Ted Hufton

Personal information
- Full name: Arthur Edward Hufton
- Date of birth: 25 November 1892
- Place of birth: Southwell, England
- Date of death: 2 February 1967 (aged 74)
- Place of death: Swansea, Wales
- Height: 5 ft 10 in (1.78 m)
- Position: Goalkeeper

Senior career*
- Years: Team / Apps / (Gls)
- Atlas & Norfolk Works
- 1912–1919: Sheffield United / 15 / (0)
- 1919–1932: West Ham United / 370 / (0)
- 1932–1933: Watford / 2 / (0)

International career
- 1923–1929: England / 6 / (0)

= Ted Hufton =

English footballer

Arthur Edward Hufton (25 November 1892 – 2 February 1967) was an England international goalkeeper who earned six caps for his country. Born in Southwell, Nottinghamshire, he spent the majority of his career at West Ham United but also had spells at Sheffield United and Watford.

==Club career==
He began his playing career at Atlas & Norfolk Works in Sheffield, before becoming a Sheffield United player for a fee of £20. He was generally regarded as understudy to Harold Gough, which limited his appearances during his time at Bramall Lane.

With the outbreak of World War I he joined the Coldstream Guards but was wounded in France. On recovering he would play regularly for West Ham United as a guest player and eventually transferred to the Hammers permanently after the end of the conflict.

West Ham United paid £300 for his services fee and he went on to play for the club until 1932, becoming a Hammers legend. He made 456 appearances for West Ham (54 as a wartime guest), ranking him twelfth in the list of appearances for the club, even playing at right back for one of these games.

He was part of the West Ham team that were elected to The Football League for the first time in 1919, and went on to win promotion to the First Division during the 1922–23 season. He also appeared in the famous White Horse Final, the first FA Cup final at the brand new Wembley Stadium.

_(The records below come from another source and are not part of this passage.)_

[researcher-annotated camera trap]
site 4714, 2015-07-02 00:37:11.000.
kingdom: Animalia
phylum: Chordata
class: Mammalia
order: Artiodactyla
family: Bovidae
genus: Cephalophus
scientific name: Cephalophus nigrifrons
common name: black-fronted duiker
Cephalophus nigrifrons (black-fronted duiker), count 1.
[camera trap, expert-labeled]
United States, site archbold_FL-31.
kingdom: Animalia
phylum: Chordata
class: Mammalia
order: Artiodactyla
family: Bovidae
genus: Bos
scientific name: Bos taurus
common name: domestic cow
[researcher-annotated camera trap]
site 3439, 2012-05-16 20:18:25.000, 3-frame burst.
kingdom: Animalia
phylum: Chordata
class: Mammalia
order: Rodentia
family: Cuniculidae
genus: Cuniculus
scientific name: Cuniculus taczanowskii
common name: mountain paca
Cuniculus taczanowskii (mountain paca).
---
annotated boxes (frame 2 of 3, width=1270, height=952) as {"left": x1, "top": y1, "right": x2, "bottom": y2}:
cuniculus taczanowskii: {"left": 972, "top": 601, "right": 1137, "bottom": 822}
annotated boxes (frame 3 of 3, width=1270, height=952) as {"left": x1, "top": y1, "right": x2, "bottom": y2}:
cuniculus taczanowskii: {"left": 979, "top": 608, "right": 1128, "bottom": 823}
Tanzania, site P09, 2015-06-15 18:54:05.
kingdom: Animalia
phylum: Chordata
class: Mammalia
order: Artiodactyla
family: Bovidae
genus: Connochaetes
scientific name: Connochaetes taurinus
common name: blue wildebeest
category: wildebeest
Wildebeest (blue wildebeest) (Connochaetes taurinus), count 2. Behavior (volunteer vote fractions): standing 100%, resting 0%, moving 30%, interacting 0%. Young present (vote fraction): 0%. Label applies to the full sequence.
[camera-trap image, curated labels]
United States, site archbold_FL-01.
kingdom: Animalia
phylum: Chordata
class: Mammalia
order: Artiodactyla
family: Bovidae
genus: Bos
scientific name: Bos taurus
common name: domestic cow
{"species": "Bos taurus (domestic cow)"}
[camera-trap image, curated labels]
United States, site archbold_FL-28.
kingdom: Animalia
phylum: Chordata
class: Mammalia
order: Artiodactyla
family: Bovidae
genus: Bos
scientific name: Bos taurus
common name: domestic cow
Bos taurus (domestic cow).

Hufton finished his playing career with Watford, for whom he played two league matches in the 1932–33 season.

==International career==
He made his international début against Belgium on 1 November 1923, the game finishing 2–2. During his second international game, on 22 October 1927 at Windsor Park, Belfast, against Ireland, Hufton broke his arm and had to leave the pitch after 40 minutes to be rushed to hospital. England's Jack Hill also had to leave the game, at half-time, due to injury. England continued the second half with only nine players and lost, 2–0. In only his third game for his country, on 28 March 1928, an England team that was packed with many big stars, including Dixie Dean, Roy Goodall and Joe Bradford was beaten at home 5–1 by Scotland. He earned his final cap as an England player on 15 May 1929 when England lost to Spain, who narrowly edged a 4–3 victory.

==Post-football==
On his retirement from playing he went into the motor trade in London and after World War II returned to Upton Park to act as a press room steward on match days. He suffered with poor health in later life and following a road accident, and with failing eyesight, he moved to Swansea, where he died in 1967.

==Tribute==
"Ted Hufton, the goalkeeper, was another of my heroes, and he was always in the Press Room after a match at Upton Park, dispensing yarns and memories with the utmost amiability." - Ted Fenton, West Ham United Manager.